(Records of spatial reasoning questions)
━━━━━━

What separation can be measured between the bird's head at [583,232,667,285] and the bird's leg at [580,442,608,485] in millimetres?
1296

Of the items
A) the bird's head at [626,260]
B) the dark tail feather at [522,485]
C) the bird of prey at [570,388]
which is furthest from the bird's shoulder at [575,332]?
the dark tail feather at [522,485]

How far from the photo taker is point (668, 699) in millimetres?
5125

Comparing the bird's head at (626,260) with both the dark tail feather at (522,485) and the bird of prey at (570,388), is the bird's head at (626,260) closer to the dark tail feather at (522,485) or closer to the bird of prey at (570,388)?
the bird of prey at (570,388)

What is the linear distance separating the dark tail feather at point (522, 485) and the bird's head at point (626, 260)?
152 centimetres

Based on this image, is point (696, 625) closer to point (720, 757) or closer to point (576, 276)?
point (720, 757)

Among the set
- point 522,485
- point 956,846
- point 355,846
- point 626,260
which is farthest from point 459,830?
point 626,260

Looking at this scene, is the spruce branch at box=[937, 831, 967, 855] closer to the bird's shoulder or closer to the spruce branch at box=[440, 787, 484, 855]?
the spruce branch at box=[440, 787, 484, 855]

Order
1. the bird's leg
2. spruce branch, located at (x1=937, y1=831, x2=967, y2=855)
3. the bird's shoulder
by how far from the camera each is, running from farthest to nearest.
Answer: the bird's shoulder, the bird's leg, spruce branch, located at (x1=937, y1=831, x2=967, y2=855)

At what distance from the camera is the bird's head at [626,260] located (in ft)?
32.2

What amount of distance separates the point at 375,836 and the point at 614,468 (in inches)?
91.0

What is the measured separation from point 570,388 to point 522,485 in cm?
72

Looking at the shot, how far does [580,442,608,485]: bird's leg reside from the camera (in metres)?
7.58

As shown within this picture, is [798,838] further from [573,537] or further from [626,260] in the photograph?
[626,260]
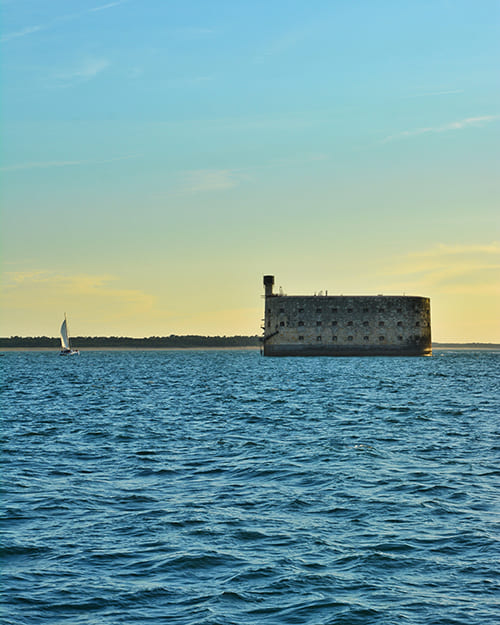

━━━━━━

EXERCISE PROMPT: Rewrite the records, starting at the line that contains "How far from the photo" and ending at the last of the records, with "photo taker" replaced by "camera operator" and nothing else changed. Give only those lines, and leave out the pictures.

WRITTEN RESPONSE:
How far from the camera operator is point (668, 699) in millimetres?
5125

Comparing the bird's head at (626,260) with both the dark tail feather at (522,485) and the bird of prey at (570,388), is the bird's head at (626,260) closer to the dark tail feather at (522,485) or closer to the bird of prey at (570,388)?
the bird of prey at (570,388)

What is the linear distance separating the dark tail feather at point (522, 485) and the bird's head at point (626, 260)?
152 centimetres

Based on this image, is point (696, 625) closer to point (720, 757) or closer to point (576, 276)?
point (720, 757)

Among the set
- point 522,485
- point 956,846
- point 355,846
- point 626,260
which is farthest from point 459,830?
point 626,260

Looking at this scene, is the spruce branch at box=[937, 831, 967, 855] closer to the bird's shoulder or closer to the spruce branch at box=[440, 787, 484, 855]?
the spruce branch at box=[440, 787, 484, 855]

Order
1. the bird's leg
2. spruce branch, located at (x1=937, y1=831, x2=967, y2=855)
3. the bird's shoulder
by how far from the camera each is, running from farthest to nearest.
Answer: the bird's shoulder, the bird's leg, spruce branch, located at (x1=937, y1=831, x2=967, y2=855)

At what distance from the camera is the bird's head at [626,260] located (in ft)?
32.2

What amount of distance separates the point at 375,836 and the point at 614,468 (in inches)?
91.0

What is the measured separation from point 570,388 to point 522,485 in cm?
72

Looking at the shot, how far does [580,442,608,485]: bird's leg reside from the camera (in metres)?
7.58

As shown within this picture, is [798,838] further from [573,537] or further from [626,260] in the photograph?
[626,260]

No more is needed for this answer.